(Spatial relation data)

────────────────────

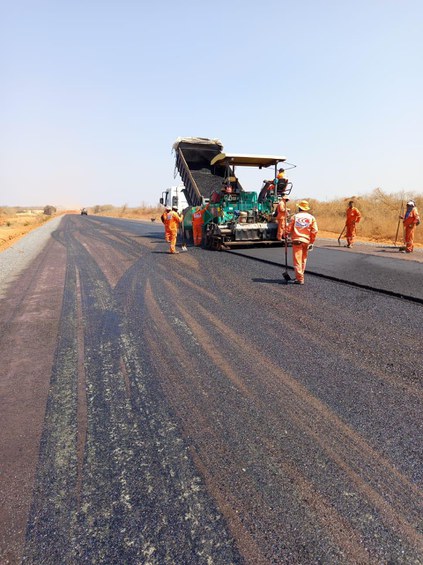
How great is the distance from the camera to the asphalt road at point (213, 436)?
1771mm

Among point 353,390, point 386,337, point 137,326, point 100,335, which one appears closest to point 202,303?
point 137,326

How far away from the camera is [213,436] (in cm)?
252

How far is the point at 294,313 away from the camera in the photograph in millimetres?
5266

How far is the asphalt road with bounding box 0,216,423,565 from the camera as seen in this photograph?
177 centimetres

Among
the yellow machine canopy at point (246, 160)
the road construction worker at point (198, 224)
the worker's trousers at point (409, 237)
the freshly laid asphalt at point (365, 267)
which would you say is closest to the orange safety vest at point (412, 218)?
the worker's trousers at point (409, 237)

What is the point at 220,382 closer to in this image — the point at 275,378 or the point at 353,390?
the point at 275,378

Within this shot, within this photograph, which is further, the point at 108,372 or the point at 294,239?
the point at 294,239

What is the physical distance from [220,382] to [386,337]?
216 centimetres

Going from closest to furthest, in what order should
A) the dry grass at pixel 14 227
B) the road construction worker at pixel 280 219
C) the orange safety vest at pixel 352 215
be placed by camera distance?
the road construction worker at pixel 280 219 < the orange safety vest at pixel 352 215 < the dry grass at pixel 14 227

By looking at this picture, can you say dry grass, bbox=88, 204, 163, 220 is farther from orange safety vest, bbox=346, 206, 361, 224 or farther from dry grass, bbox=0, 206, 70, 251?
orange safety vest, bbox=346, 206, 361, 224

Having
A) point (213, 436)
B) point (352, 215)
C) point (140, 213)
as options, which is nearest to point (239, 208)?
point (352, 215)

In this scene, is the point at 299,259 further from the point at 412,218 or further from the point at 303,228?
the point at 412,218

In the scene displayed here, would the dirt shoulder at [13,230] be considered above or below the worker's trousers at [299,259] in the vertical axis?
below

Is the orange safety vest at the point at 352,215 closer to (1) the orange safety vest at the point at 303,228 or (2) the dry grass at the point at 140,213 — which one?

────────────────────

| Your objective |
Return, word for word, each line from the line that contains "In this scene, is" to the end of the listing above; include both end lines and nothing else.

| In response |
In this scene, is the point at 299,259 further from the point at 412,218 or further from the point at 303,228?
the point at 412,218

In the scene displayed here, would the dirt shoulder at [13,230] be considered above or below the worker's trousers at [299,259] in the vertical axis?
below

Is the orange safety vest at the point at 352,215 closer to (1) the orange safety vest at the point at 303,228 or (2) the dry grass at the point at 140,213 — which one?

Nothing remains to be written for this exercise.